Effective 15 Jan, the new antidumping duties range from €0 to €35.75 per tire while the countervailing duties range between €3.75 and €57.28 per tire, the EC recorded in the official journal of the EU.
The Commission initiated the sunset review of both duties upon a petition by the 'Coalition against unfair tires imports', with the period of investigation (POI) covering 1 July 2022 to 30 June 2023.
During the POI, said the EC, imports of product under review from China continued albeit at lower levels than in the original POI in 2016- 2017.
Citing Eurostat data, the review said Chinese truck tire imports accounted for 5.4% of the EU market compared to a 21.3% market-share during the original investigation.
The EC probe confirmed that the imports had caused material injury to the domestic industry, adding that the duties would help restore “a level playing field” for local producers.
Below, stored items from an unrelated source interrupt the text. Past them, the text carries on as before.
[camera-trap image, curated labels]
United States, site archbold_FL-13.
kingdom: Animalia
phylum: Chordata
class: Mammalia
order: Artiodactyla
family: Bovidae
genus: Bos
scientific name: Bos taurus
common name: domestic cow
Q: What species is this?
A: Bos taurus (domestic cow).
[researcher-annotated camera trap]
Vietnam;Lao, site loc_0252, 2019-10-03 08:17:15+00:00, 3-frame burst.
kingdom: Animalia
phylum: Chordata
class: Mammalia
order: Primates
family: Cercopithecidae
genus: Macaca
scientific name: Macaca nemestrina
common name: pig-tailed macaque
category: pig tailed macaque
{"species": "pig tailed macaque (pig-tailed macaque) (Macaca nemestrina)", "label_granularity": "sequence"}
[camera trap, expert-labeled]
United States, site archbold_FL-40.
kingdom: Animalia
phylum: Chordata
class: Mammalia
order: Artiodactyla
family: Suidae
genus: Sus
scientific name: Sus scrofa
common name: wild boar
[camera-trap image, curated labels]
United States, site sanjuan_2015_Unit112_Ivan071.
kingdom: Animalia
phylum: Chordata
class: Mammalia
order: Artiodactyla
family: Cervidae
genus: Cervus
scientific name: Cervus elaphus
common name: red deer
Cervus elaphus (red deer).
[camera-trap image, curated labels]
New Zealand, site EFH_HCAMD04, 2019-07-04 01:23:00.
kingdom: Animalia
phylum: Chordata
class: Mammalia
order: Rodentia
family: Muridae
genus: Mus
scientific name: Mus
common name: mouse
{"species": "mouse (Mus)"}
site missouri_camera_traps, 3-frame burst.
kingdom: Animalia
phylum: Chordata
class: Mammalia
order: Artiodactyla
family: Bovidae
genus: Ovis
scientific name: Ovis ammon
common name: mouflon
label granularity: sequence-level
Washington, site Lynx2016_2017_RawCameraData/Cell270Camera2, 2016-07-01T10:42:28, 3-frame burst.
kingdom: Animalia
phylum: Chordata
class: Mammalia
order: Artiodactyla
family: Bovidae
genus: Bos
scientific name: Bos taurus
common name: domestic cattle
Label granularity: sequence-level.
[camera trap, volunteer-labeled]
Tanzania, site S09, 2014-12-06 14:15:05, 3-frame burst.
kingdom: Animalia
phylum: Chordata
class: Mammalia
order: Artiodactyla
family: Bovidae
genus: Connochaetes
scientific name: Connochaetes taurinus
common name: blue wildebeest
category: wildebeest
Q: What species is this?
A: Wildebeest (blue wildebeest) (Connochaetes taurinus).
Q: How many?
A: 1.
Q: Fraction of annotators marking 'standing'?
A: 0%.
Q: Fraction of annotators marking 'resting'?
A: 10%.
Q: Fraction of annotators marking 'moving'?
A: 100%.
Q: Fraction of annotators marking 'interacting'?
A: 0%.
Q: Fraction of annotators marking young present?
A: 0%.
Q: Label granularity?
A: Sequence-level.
For antidumping measures, the Commission concluded that there was “a likelihood” that the expiry of the measures would result in “a significant increase of dumped imports” from China due mainly to a large spare capacity in the country.
For antisubsidy duties, the Commission said the EU industry lost its market share to imports from other countries, notably Thailand, Vietnam, Türkiye and also China.
The deterioration of local industry’s market-share was partly attributable to the increase of Chinese and other low-cost imports as well as increased costs following the Russian war on Ukraine.
Antidumping duty rates, effective 15 Jan
Country of origin
Company
Anti-dumping duty
China
Xingyuan Tire Group Co. Ltd; Guangrao Xinhongyuan Tyre Co., Ltd
€4.48
China
GITI Radial Tire (Anhui) Company Ltd.; GITI Tire (Fujian) Company Ltd.; GITI Tire (Hualin) Company Ltd.; GITI Tire (Yinchuan) Company Ltd.